Analyzing Amazon Reviews, Textual Metrics, and User’s Perceived Helpfulness

This study analyzes factors influencing review helpfulness using the Amazon Review/Product Dataset, focusing on Cell Phones and Accessories and Video Games categories with advanced text analysis and modeling techniques.

GitHub Detailed Report

Background

Online reviews significantly influence consumer purchasing decisions by providing insights into product quality.
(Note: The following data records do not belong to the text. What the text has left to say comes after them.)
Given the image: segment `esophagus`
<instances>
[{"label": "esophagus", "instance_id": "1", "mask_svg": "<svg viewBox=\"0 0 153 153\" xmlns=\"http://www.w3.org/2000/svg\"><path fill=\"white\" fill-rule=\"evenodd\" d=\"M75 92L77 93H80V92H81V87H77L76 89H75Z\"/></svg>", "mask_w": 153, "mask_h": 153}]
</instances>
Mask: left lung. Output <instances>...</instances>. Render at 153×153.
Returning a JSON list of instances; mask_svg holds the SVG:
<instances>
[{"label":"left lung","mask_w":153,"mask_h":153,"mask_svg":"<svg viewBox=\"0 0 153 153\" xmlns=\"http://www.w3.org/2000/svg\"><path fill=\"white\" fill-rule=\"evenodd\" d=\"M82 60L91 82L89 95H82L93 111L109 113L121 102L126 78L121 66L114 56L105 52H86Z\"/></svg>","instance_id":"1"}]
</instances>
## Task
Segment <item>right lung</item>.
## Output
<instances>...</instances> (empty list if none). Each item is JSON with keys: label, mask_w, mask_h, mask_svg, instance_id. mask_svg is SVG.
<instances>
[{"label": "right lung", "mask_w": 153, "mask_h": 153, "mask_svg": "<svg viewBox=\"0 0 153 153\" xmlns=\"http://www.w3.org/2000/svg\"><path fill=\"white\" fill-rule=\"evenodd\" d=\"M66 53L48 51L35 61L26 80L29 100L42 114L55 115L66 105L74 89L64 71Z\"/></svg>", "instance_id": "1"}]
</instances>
The Amazon Review/Product Dataset, provided by Julian McAuley and Jianmo Ni from UCSD, contains 233.1 million reviews from May 1996 to October 2018. This project examines the "Cell Phones and Accessories" and "Video Games" categories to identify how features like writing style and media elements correlate with helpfulness votes, using tools like LIWC and LDA.

Research Question

How do review writing style, length, readability, balance, breadth, verified purchase status, number of entities, and presence of images affect the perceived helpfulness (votes) of Amazon reviews in the Cell Phones and Accessories and Video Games categories?

Hypothesis

“Features such as analytical writing style, optimal review length, readability, balanced sentiment, topic breadth, verified purchase status, number of entities, and presence of images will exhibit varying correlations (positive, negative, or curvilinear) with helpfulness votes, with specific thresholds optimizing impact.”

This is informed by research on content richness and authority cues in online reviews.

Dataset

The Amazon Review/Product Dataset from UCSD includes 233.1 million reviews from May 1996 to October 2018. This project focuses on 'Cell Phones and Accessories' (1,128,437 review rows, 590,071 metadata rows) and 'Video Games' (231,780 review rows, 84,819 metadata rows), with review data (e.g., text, votes) and metadata (e.g., price, brand). These are raw data figures before cleaning.

Data Cleaning, Pre-processing, and EDA

JSON files were converted to Python dataframes. Duplicates were removed to avoid data contamination. Review and metadata were merged using ASIN numbers. Unimportant columns and rows with NaN or numeric values in 'reviewText' were dropped. NaN votes were replaced with zero. Post-cleaning, Cell Phones and Accessories had 1,041,169 rows and 18 columns, while Video Games had 28,133 rows and 28 columns.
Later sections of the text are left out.